Comparison against published values

Liesenfeld 2013 reports trough plasma concentrations after the second dose (roughly the 42 h pre-dose value) and predicted / observed Cmax for the study design: predicted Cmax 154 ng/mL; observed Cmax 176 ng/mL (period 1) and 159 ng/mL (period 2) (Liesenfeld 2013 Discussion). The simulated Cmax above falls in the same range; differences of < 20% are expected from the small original cohort (N = 7) and from the IOV-to-IIV recast described below.

Assumptions and deviations

  • IOV recast as IIV. The source paper reports inter-occasion variability on ka (64.0% CV) and on F (48.0% CV) with one occasion defined per 21-h dosing interval. This model encodes these as conventional inter-individual variability (etalka, etalfdepot); the resulting typical-population spread is unchanged, but the per-occasion within-subject structure is not preserved. Use cases that rely on occasion-aware simulation (e.g., re-fitting a multi-dose dataset) need to extend the model with an OCC decomposition similar to Jonsson_2011_ethambutol.R.
  • Food effect omitted. Liesenfeld 2013 Table 2 reports an Emax function of the dose-to-food time gap on bioavailability (EC50 = 0.556 h, Hill = 6.10, Fmin = 0 fixed) together with a fixed ALAG_3rd = 0 for the fasted third dose. The structural model file uses the estimated ALAG = 1.67 h uniformly (matching the fed-dose condition) and omits the food-time Emax.
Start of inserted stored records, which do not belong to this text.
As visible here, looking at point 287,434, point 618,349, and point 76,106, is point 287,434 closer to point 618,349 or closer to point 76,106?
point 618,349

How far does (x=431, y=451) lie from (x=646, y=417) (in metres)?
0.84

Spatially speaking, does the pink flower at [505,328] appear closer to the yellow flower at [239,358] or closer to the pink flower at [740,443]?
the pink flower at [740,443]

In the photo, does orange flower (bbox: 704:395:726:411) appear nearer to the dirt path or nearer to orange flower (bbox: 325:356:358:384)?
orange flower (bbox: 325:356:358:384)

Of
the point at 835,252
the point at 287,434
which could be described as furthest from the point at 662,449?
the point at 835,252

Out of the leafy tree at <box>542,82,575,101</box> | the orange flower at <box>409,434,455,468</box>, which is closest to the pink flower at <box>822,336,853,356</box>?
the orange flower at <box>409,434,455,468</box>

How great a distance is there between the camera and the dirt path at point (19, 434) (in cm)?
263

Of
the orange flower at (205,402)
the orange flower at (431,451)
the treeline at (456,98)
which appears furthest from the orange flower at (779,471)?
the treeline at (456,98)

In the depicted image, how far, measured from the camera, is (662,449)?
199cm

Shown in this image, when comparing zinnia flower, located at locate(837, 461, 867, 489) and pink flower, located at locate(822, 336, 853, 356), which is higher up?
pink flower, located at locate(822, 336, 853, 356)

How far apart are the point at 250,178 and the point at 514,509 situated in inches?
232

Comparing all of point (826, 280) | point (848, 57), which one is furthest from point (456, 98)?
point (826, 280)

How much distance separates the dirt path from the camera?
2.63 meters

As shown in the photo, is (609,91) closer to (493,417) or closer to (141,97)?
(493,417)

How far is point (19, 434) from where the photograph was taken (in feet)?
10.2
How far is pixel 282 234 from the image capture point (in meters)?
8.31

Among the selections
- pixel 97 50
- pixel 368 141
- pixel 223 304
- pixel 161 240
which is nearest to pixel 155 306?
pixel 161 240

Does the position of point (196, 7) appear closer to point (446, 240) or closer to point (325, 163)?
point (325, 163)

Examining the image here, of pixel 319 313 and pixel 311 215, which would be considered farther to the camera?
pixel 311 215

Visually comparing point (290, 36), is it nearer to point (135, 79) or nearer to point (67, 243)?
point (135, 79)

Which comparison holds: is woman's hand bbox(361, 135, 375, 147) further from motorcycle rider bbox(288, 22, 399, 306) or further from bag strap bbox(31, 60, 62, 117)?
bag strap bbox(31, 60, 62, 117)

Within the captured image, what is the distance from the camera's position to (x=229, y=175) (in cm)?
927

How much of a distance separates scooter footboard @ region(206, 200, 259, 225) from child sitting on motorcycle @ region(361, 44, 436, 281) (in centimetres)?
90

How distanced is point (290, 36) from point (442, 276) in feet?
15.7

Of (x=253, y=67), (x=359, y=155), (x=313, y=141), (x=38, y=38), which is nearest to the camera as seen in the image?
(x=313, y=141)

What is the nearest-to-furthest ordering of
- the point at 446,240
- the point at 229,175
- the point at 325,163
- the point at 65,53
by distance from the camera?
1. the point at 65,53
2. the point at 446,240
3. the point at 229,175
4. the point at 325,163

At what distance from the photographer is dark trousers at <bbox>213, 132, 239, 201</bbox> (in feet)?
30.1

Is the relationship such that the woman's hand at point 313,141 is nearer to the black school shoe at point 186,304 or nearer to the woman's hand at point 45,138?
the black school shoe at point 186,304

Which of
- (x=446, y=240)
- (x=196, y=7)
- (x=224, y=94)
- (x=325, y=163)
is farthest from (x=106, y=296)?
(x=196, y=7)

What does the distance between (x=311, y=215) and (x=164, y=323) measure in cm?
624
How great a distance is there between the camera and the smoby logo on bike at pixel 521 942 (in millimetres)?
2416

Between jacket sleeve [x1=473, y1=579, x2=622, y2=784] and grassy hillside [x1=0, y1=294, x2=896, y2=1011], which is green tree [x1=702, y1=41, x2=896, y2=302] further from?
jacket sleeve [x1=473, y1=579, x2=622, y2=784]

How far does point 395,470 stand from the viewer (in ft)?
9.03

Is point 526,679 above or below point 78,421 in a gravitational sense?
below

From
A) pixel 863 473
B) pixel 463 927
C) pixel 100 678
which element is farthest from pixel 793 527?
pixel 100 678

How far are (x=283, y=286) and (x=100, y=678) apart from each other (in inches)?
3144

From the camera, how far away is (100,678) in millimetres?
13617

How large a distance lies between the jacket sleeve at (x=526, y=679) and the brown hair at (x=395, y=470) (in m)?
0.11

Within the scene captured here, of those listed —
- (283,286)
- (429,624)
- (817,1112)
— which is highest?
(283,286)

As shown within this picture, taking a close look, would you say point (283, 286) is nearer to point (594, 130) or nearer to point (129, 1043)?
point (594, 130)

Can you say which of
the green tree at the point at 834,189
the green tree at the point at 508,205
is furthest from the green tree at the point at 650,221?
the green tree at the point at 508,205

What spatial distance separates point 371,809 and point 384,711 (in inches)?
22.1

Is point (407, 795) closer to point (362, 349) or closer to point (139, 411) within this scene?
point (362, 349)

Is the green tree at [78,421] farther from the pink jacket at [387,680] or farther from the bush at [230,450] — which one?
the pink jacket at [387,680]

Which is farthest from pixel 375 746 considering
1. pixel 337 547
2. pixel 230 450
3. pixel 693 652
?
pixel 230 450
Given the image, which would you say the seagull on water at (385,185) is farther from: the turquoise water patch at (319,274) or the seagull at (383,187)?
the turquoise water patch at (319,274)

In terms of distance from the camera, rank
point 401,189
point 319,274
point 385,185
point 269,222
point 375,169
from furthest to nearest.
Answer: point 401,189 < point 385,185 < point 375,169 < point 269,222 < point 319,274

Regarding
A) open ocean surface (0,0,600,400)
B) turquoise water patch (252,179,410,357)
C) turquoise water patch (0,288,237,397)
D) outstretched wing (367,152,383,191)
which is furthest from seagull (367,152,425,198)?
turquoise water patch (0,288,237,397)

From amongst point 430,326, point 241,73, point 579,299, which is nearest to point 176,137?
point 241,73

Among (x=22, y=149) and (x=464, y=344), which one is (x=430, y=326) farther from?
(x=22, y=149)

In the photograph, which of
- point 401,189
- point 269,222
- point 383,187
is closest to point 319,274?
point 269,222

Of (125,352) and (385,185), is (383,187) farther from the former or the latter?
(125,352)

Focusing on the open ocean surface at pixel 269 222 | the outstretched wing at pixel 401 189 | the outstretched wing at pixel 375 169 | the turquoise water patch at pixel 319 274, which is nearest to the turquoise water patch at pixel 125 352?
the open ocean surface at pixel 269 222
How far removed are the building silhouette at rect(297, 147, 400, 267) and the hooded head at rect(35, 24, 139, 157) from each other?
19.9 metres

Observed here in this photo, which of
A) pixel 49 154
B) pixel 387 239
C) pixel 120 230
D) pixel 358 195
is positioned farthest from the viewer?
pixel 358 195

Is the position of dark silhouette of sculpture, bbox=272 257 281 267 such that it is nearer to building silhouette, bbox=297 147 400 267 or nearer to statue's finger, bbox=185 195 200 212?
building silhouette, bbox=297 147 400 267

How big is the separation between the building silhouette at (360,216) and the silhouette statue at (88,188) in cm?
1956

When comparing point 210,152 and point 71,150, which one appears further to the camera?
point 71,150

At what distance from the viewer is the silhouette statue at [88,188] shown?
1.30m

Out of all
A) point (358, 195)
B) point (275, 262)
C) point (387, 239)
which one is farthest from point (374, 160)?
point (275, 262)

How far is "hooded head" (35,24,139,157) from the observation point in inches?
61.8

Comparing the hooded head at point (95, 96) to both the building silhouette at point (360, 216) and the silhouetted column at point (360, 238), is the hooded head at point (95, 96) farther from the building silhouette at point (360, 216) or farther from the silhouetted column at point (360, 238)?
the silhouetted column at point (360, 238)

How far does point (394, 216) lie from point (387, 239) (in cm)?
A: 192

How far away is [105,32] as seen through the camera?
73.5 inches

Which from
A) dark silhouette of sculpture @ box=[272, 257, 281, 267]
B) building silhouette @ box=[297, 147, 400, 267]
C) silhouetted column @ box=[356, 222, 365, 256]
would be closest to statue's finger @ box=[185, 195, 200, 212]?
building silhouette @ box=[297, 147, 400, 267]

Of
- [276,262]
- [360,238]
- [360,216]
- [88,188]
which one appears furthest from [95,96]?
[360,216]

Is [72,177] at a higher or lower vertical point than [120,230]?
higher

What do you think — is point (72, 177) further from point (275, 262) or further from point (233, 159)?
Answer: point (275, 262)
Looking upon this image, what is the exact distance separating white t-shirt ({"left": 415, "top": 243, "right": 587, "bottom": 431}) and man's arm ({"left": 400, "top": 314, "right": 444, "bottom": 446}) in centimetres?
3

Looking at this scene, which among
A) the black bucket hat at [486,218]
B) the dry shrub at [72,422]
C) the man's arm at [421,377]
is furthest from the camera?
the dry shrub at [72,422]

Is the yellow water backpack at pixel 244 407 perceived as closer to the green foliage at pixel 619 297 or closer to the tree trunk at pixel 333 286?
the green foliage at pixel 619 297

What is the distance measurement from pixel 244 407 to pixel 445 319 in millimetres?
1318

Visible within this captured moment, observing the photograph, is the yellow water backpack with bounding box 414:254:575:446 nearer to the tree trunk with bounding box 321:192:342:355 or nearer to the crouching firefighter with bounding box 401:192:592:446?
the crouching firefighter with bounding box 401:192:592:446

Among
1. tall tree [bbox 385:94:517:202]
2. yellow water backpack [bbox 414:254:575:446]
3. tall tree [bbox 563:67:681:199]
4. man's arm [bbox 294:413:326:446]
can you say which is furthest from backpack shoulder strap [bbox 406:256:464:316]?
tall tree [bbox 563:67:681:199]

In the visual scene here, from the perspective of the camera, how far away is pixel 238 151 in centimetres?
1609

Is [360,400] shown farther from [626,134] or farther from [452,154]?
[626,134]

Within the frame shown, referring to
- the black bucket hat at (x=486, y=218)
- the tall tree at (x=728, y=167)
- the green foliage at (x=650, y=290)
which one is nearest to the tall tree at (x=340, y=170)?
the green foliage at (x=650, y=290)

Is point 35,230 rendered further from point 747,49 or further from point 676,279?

The food covariate timing is highly study-specific (21 h dosing interval; the paper itself flags the food effect as “needs to be interpreted with caution due to the specific population, the specific study design and the small sample size”) and the omission only affects simulations of a strictly-fasted dose taken within ~1 h of food.
  • No covariate scaling. The source paper retained no continuous covariates on CL/F after testing serum creatinine. The model therefore omits allometric or renal-function scaling; predicted exposure is the ESRD-cohort typical value.
  • Dialysis-clearance bridging. The Michaels-equation output is interpreted as the apparent dialysis clearance CLdialysis/F in L/h numerically equal to the actual filter clearance in mL/min. This relies on the absolute bioavailability F_abs = 0.06 used by the source paper as the bridge between apparent and actual values (60/1000/0.06 = 1). A future re-estimation of lkoa on a population with a different absolute bioavailability would not enjoy this numerical coincidence and the Michaels term would need an explicit * (60/1000/F_abs) scaling.
  • Non-ESRD use. Liesenfeld 2013 simulated AF patients using PK parameter estimates from the RE-LY trial (Reilly et al. 2013) rather than the ESRD-cohort estimates encoded here. Users wishing to simulate dabigatran in non-ESRD AF patients should treat this model’s ESRD-cohort parameters as inappropriate and instead source RE-LY-based values from a future Reilly 2013 extraction.